--- Document passage Enclosed Below ---

USB Hardware and other external standards are becoming very common. One of the sound cards I use is a USB device. External devices that are linked together with one of these standards must share a maximum amount of information that can be sent though those "cables" (it's not really the cable but that works for me). If you use recording hardware that connects via USB or some other external method, unplug any unnecessary USB devices such as printers or scanners before you turn on your computer to record.

A bit about the power of your computer

When you go to purchase and install a multi-track recording package or a software synthesizer, it will tell you the minimum you need in terms of computer speed and memory. This depends a little on your variant of windows but if you've cleaned your computer up as discussed above, you can get by with as crude a machine as a 700 Mhz CPU and 256MB RAM. After going through the cleanup and process and dedicating my computer appropriately, I have found no limitations yet using a fairly old 900Mhz Athlon with 256 MB RAM. The computer was able to syncronize 12 analog tracks and 5 MIDI instruments. I'm hard pressed to need more than that. BTW, before I cleaned up and dedicated the machine, I could not do 5 analog tracks without losing syncronization and having all manner of weird noises in my final sound.

--- End of Enclosed Document passage ---
--- Dataset entries Enclosed Below ---

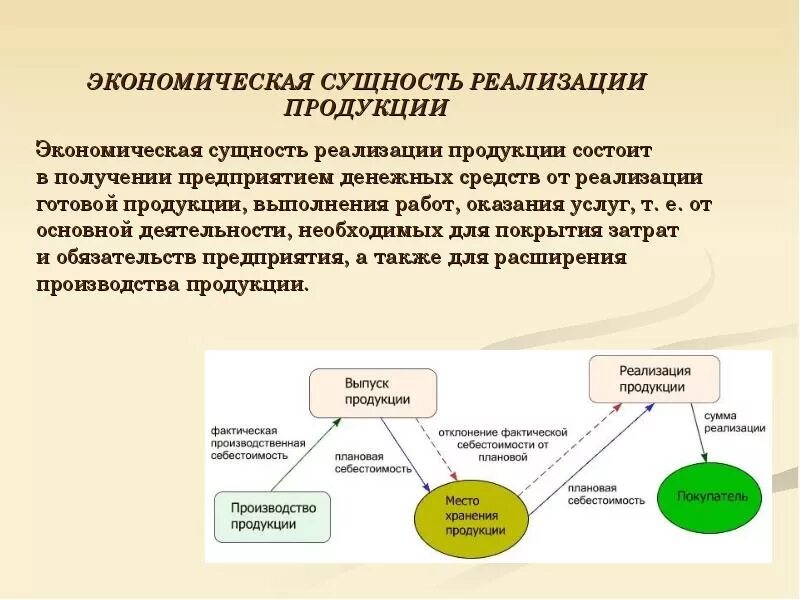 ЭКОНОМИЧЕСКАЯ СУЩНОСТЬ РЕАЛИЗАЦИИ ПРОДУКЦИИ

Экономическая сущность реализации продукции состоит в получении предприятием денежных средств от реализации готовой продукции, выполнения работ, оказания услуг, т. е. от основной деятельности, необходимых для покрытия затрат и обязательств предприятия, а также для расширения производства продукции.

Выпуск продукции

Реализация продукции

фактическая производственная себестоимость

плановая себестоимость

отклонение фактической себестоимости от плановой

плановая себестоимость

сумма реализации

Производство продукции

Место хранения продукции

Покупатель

--- End of Enclosed Dataset entries ---

● Task item A
In the passage on recording computers, what machine has the writer used without finding any limitations yet?
● Task item B
Copy everything in the passage on recording computers from "USB Hardware and" down to "computer to record.", substituting "FireWire" for "USB".

● Exercise answer A
A fairly old 900Mhz Athlon with 256 MB RAM.

● Exercise answer B
FireWire Hardware and other external standards are becoming very common. One of the sound cards I use is a FireWire device. External devices that are linked together with one of these standards must share a maximum amount of information that can be sent though those "cables" (it's not really the cable but that works for me). If you use recording hardware that connects via FireWire or some other external method, unplug any unnecessary FireWire devices such as printers or scanners before you turn on your computer to record.